Pain and Glory, 2019.
Directed by Pedro Almodovar.
Starring Antonio Banderas, Asier Etxeandia, Penélope Cruz, Leonardo Sbaraglia, César Vicente, Asier Flores, Nora Navas, Julieta Serrano and Raúl Arévalo.
SYNOPSIS:
An ageing filmmaker is haunted by some of the ghosts of his past as he prepares for a restored screening of one of his most memorable works.
With the movie world currently busy chatting away about Quentin Tarantino’s cinephiliac summer tentpole Once Upon a Time in Hollywood, there’s a chance that another movie about filmmaking could be lost in the shuffle. Of course, Pedro Almodóvar’s Pain and Glory isn’t really about the film business at all. It’s about an ageing man in a creative rut, who’s forced to reach into his past to find inspiration as his body and mind begin to fail around him.
That man is auteur director Salvador Mallo, played by Antonio Banderas in a performance that won him the Best Actor prize at Cannes earlier in the year. He admits in an early montage – realised via some stylish animation and an impish voiceover – that he has numerous physical ailments, as well as suffering from depression and anxiety. A chance encounter – one of many littering the film – leads him to reconnect with the leading man of his most famous film – Asier Etxeandia’s pretentious artist Alberto – ahead of a restored screening he has been asked to introduce.
This movie serves largely as a vehicle for Banderas at the peak of his powers. This is a mid-life crisis of an unflinching kind, from an ill-advised sojourn into the world of recreational heroin use to his refusal to see a doctor over his regular choking fits. Salvador is stuck in an artistic rut, but he’s not willing to believe that it might be the past that’s the problem. “Without filming, my life is meaningless,” he says at one point, showing a stunning lack of awareness of how much his loneliness plays a part in his deepening funk.
Throughout the narrative, coincidence presents Salvador with opportunities to grow and mend. Via flashbacks, Almodóvar illuminates the young Salvador’s (Asier Flores) relationship with his mother Jacinta (Penélope Cruz), as well as his sexual awakening through an illiterate handyman (César Vicente) he agrees to teach to read. Flores showcases terrific comic timing as the young Salvador and Cruz does a solid job with what proves to be a sadly rather unmemorable role. Indeed, it’s Julieta Serrano as the older Jacinta who gets the meatier scenes of real consequence.

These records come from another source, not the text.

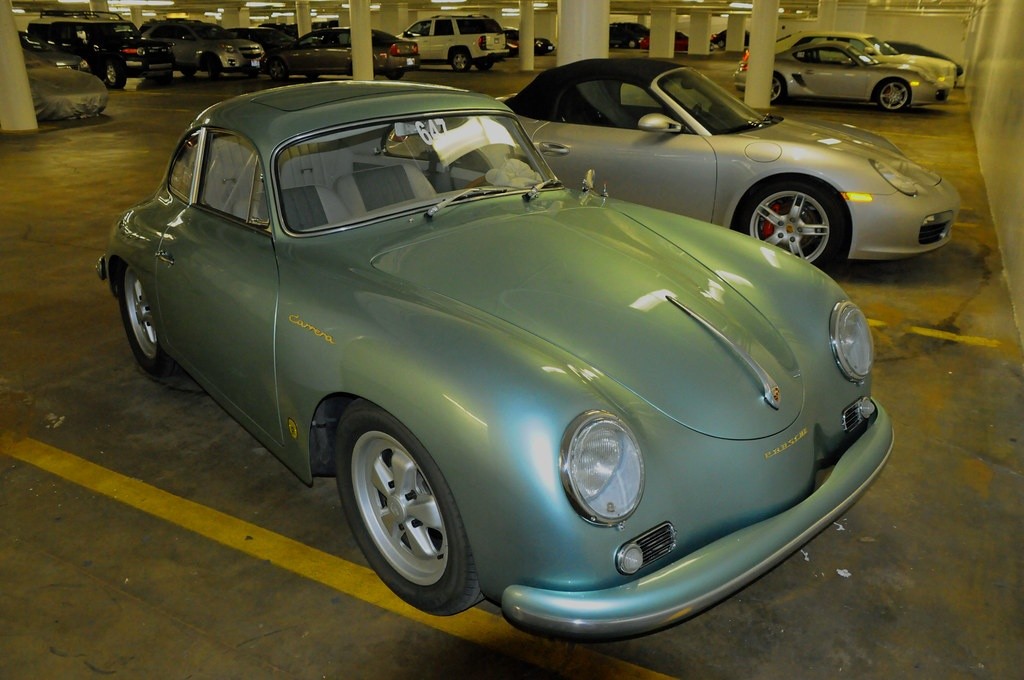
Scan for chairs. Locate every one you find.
[232,184,350,233]
[336,163,438,218]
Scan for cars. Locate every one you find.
[730,41,952,113]
[17,30,93,75]
[503,28,556,56]
[21,48,109,123]
[226,27,296,75]
[93,80,893,644]
[609,23,649,49]
[710,30,750,50]
[261,27,420,82]
[638,32,714,52]
[883,40,964,79]
[739,32,959,88]
[492,56,962,284]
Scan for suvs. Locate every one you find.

Salvador is also presented with opportunities to rebuild other elements of his life, from his professional bond with Alberto to his romantic connection with old flame Federico (Leonardo Sbaraglia). He constantly clashes with Alberto – most notably around an authentically awkward post-screening Q&A scene – and it’s this relationship that creates many of the most enjoyably light-footed comic scenes in a film that’s as funny as it is emotional. Banderas excels when it comes to the moments of physical comedy, with his drug-addled method of entering a taxi one of the movie’s highlights.
Pain and Glory is a sprawling, wide-ranging tale that plays with time and flashbacks, moving backwards and forwards through the life of its protagonist. There’s a certain refusal on Almodóvar’s part to allow the narrative to sit still and breathe, which sadly dilutes its impact. The reunion of Banderas and Sbaraglia is the film’s standout sequence, moving from friendly and ever so slightly awkward through to intimate and even sexual. With a simple scene of dialogue, the two performers are able to convey a deep, palpable bond that, although torn apart by time, still exists as a sort of emotional muscle memory.
The film works best when that simplicity is allowed to come to the fore, without the time period trickery and the emotional disconnect it creates. There’s enough flair and joy in even the simplest of Almodóvar’s compositions – stark, vivid primary colours burst from the screen – with the bizarre dichotomy of Salvador’s home – it’s packed with art and creativity, but feels sterile and museum-like – doing more to illustrate the character’s unique predicament than any journey through his prior life.
Pain and Glory is a difficult movie to pin down, pinballing from the subtle to the very unsubtle as swiftly as its timeline deliberately jumbles itself. However, there’s no denying the potency of the performance at its centre, with Banderas delivering what is potentially a career-best masterclass.